Je sais pas, ni quoi en faire, ni quoi en dire, mais quand je lis qu'à différent endroit du globe on appel au meurtre de personnes trans et on nous désigne partout comme un danger, ça aide pas à s'en sortir.

Ce matin j'ai lu ça : https://x.com/lecoindeslgbt/status/1818754130900664823
Durant les élections le mois dernier, j'ai pu lire ou entendre toutes les pires horreurs du monde nous concernant, et j'ai pu lire toutes les pires idées possibles pour tenter de nous remettre dans la boite dans laquelle on a toujours été.
À midi Natalie (ma collègue Grecque) me racontait les discours dans son pays depuis à la cérémonie des JO. De clairs appels au meurtre en femmes trans dans le but - annoncer - de "nettoyer la société" et "punir de l'affront fait à Jésus".

Et des trucs comme ça, j'en lis partout en ce moment.
Tous les jours j'ouvre le journal et ça parle des personnes trans, en racontant des trucs horribles.

_ _ _ _

EXERCICES:
A - Recopiez, dans le texte sur les personnes trans, le passage allant de « À midi Natalie » jusqu'à « des trucs horribles. ».
B - Selon le texte sur les personnes trans, qu'est-ce qui n'aide pas à s'en sortir, et pourquoi ? Répondez en une à trois phrases.
C - Rédigez la suite du texte sur les personnes trans, en commençant après sa dernière phrase.

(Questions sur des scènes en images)
_ _ _ _

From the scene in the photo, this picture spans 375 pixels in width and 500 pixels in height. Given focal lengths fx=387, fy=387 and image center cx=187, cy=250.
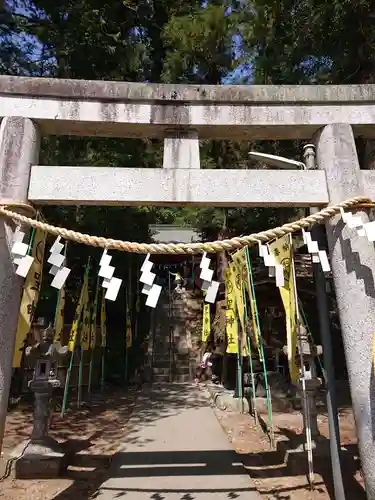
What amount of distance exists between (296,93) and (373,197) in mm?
1383

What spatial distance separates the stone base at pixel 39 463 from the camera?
209 inches

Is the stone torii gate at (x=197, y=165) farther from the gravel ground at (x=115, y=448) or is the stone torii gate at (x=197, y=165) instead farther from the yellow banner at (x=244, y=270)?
the yellow banner at (x=244, y=270)

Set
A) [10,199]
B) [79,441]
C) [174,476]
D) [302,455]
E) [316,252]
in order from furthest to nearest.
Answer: [79,441] → [302,455] → [174,476] → [316,252] → [10,199]

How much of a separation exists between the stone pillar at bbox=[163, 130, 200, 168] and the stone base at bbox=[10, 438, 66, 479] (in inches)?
171

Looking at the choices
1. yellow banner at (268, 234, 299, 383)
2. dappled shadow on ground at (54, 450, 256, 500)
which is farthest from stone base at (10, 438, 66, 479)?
yellow banner at (268, 234, 299, 383)

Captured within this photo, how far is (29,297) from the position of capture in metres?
4.26

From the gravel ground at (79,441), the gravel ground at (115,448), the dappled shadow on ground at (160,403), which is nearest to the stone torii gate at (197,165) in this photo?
the gravel ground at (115,448)

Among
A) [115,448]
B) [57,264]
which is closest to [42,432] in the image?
[115,448]

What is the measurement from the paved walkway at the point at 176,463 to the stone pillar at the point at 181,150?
3797mm

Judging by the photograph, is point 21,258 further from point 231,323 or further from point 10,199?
point 231,323

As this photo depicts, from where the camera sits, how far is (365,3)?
7.56 metres

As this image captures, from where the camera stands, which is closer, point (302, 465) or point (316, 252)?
point (316, 252)

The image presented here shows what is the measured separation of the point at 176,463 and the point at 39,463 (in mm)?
1914

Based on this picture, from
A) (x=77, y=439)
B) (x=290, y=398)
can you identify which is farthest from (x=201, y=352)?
(x=77, y=439)
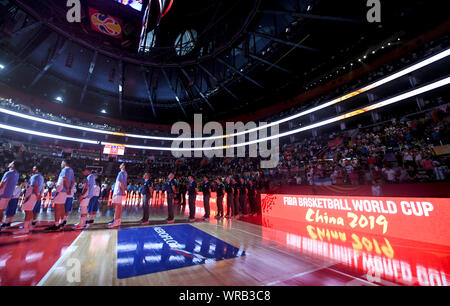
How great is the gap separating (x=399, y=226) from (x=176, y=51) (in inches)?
914

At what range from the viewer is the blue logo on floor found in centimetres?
275

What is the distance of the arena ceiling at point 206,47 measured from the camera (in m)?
12.5

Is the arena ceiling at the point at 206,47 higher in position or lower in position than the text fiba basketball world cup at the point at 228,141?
higher

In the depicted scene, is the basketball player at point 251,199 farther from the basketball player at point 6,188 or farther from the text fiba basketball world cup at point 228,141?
the text fiba basketball world cup at point 228,141

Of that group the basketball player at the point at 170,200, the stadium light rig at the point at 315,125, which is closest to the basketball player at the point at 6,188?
the basketball player at the point at 170,200

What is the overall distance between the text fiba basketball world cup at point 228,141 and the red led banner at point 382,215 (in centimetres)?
1379

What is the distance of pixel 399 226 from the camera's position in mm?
4512

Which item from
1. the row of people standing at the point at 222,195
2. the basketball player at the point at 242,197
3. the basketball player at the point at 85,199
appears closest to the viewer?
the basketball player at the point at 85,199

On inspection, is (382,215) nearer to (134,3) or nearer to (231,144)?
(134,3)

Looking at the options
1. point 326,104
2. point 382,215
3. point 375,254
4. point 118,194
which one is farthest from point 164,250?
point 326,104

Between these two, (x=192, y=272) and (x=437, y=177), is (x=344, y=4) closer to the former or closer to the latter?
(x=437, y=177)

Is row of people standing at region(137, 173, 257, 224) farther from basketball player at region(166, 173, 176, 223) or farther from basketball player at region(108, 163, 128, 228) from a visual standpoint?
basketball player at region(108, 163, 128, 228)

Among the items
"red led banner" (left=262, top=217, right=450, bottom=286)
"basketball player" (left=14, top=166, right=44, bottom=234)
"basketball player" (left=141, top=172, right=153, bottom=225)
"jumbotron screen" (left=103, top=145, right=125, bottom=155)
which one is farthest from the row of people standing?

_ _ _ _

RÉPONSES DANS L'ORDRE:
A -
À midi Natalie (ma collègue Grecque) me racontait les discours dans son pays depuis à la cérémonie des JO. De clairs appels au meurtre en femmes trans dans le but - annoncer - de "nettoyer la société" et "punir de l'affront fait à Jésus".

Et des trucs comme ça, j'en lis partout en ce moment.
Tous les jours j'ouvre le journal et ça parle des personnes trans, en racontant des trucs horribles.

B - Lire ce qui se passe dans le monde n'aide pas à s'en sortir. En effet, à différents endroits du globe, on appelle au meurtre de personnes trans, et on les désigne partout comme un danger.

C -
Tous les putains de jours de mon existence, je me réveille en me rappelant que des millions de gens rêvent que je meurs dans d'atroces souffrances et que nombreuses sont celles prêtes à y prendre part.

Que tout ces connard.sses inventent tous les jours une nouvelle raison pour nous interdire de vivre, d'être en société, d'être nous, d'avoir des droits, une famille, des ami.e.s, des papiers, des vies.

La vie secoue en ce moment, et je me sens seule avec tout ça.

Je me sens seule, avec ma peur ici de prendre un missile ou un drone.
J'en discutais avec Natalie l'autre jour, de ce truc de pas pouvoir expliquer ce que l'on vit.
Cette peur vécue à Kharkiv s'entendre les bombes tomber, de sentir les vibrations, de se dire que l'on va crever, là sous terre, tout de suite comme un rat.
De se dire qu'on retrouvera ton corps dans les décombres, alors que toi tu voulais juste vivre.
Et là tu penses à toutes ces personnes qui viennent de mourir à Gaza ces derniers mois. Toutes ces personnes mortes pour tien, alors qu'elles aussi elles voulait juste vivre leur vie.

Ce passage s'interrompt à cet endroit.